I defer to Roger's experience and judgment, but I think scholars and public actually want the same thing. Researchers are relentlessly curious enthusiasts who may hit upon their best ideas in moments of relaxation or sheer zaniness (like Bruce Naumann turning himself into a fountain). Most folks outside academe are also eager and curious but they, too, want entertainment with their information. In other words, at heart, both producers and consumers of our research "product" agree; they hope for exciting new stuff arrived at and presented with a bit of pizzazz. Coming between the two are serious, stuffy officials and media types who spoil the fun-with certain exceptions of course.
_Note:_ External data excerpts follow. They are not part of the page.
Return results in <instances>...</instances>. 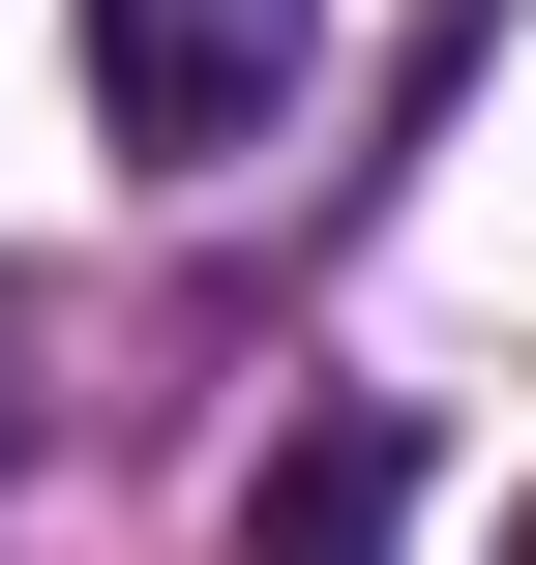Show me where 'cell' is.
<instances>
[{"mask_svg":"<svg viewBox=\"0 0 536 565\" xmlns=\"http://www.w3.org/2000/svg\"><path fill=\"white\" fill-rule=\"evenodd\" d=\"M298 60H328V0H90V119L149 179H239L298 119Z\"/></svg>","mask_w":536,"mask_h":565,"instance_id":"cell-1","label":"cell"},{"mask_svg":"<svg viewBox=\"0 0 536 565\" xmlns=\"http://www.w3.org/2000/svg\"><path fill=\"white\" fill-rule=\"evenodd\" d=\"M507 565H536V507H507Z\"/></svg>","mask_w":536,"mask_h":565,"instance_id":"cell-3","label":"cell"},{"mask_svg":"<svg viewBox=\"0 0 536 565\" xmlns=\"http://www.w3.org/2000/svg\"><path fill=\"white\" fill-rule=\"evenodd\" d=\"M388 536H418V417H298L239 507V565H388Z\"/></svg>","mask_w":536,"mask_h":565,"instance_id":"cell-2","label":"cell"}]
</instances>
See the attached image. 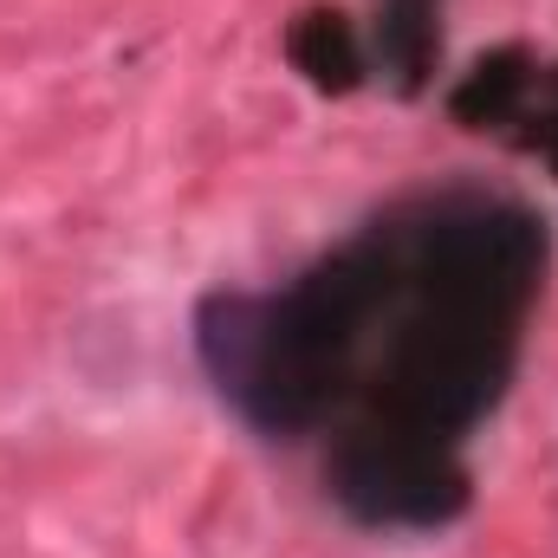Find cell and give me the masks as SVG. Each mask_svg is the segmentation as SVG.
I'll list each match as a JSON object with an SVG mask.
<instances>
[{
    "label": "cell",
    "instance_id": "6da1fadb",
    "mask_svg": "<svg viewBox=\"0 0 558 558\" xmlns=\"http://www.w3.org/2000/svg\"><path fill=\"white\" fill-rule=\"evenodd\" d=\"M539 274L526 208L448 189L279 292H215L195 351L260 435H325V481L357 520L441 526L468 500L461 441L513 377Z\"/></svg>",
    "mask_w": 558,
    "mask_h": 558
}]
</instances>
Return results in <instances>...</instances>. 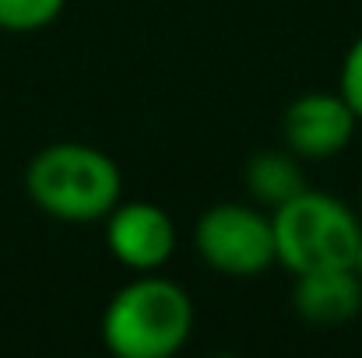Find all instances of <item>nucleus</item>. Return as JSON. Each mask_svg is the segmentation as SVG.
Returning a JSON list of instances; mask_svg holds the SVG:
<instances>
[{
	"label": "nucleus",
	"instance_id": "nucleus-1",
	"mask_svg": "<svg viewBox=\"0 0 362 358\" xmlns=\"http://www.w3.org/2000/svg\"><path fill=\"white\" fill-rule=\"evenodd\" d=\"M25 190L42 215L67 225H92L120 204L123 176L106 151L57 141L35 151L25 165Z\"/></svg>",
	"mask_w": 362,
	"mask_h": 358
},
{
	"label": "nucleus",
	"instance_id": "nucleus-2",
	"mask_svg": "<svg viewBox=\"0 0 362 358\" xmlns=\"http://www.w3.org/2000/svg\"><path fill=\"white\" fill-rule=\"evenodd\" d=\"M190 334L194 299L155 270L123 285L103 313V341L117 358H173Z\"/></svg>",
	"mask_w": 362,
	"mask_h": 358
},
{
	"label": "nucleus",
	"instance_id": "nucleus-3",
	"mask_svg": "<svg viewBox=\"0 0 362 358\" xmlns=\"http://www.w3.org/2000/svg\"><path fill=\"white\" fill-rule=\"evenodd\" d=\"M274 229V263L285 270L313 274L352 267L362 242V218L338 197L320 190H303L271 211Z\"/></svg>",
	"mask_w": 362,
	"mask_h": 358
},
{
	"label": "nucleus",
	"instance_id": "nucleus-4",
	"mask_svg": "<svg viewBox=\"0 0 362 358\" xmlns=\"http://www.w3.org/2000/svg\"><path fill=\"white\" fill-rule=\"evenodd\" d=\"M197 256L226 278H260L274 263L271 215L250 204H215L197 218Z\"/></svg>",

What we want and need are translators-like the University of Missouri's "Mizzou Magic."

The job of scholarly communication falls to all of you-senior members of the academic community, especially those of you who have left your ivy-ed halls for the cubicles of administration--luxury cubicles perhaps but cubicles all the same. You must defend the professors who are tongue-tied by their own jargon, belittled by legislators for their esoteric interests, and swamped by demands of the university bureaucracy. You must create and sustain a public interest in their expensive and time consuming work. To do this you need bright creative people to help you, not Dilberts with PowerPoint.

Remember--artists and humanists have long been the experts--using sounds and images as the primary means of information transmission, carried by individuals but transmitted to the tribe. Epic poetry conveyed belief systems and so did theater, dance, ritual, pageant, liturgy. Public art, painting and sculpture formed a permanent record of ideals and beliefs-knowledge that meant survival.

Artists like Nam June Paik remind us with his "Computer Parents," that when communication is no longer limited by human voice or eye or ear, we have become isolated as never before. The meeting of minds, researcher to researcher, becomes ever easier even as human contact shuts down. Both as originators and recipients of information, we often sit alone in our boxes communicating by machine. But boxed communication will not do for everyone. Vital communication with the public goes far beyond today's theme of university alliances.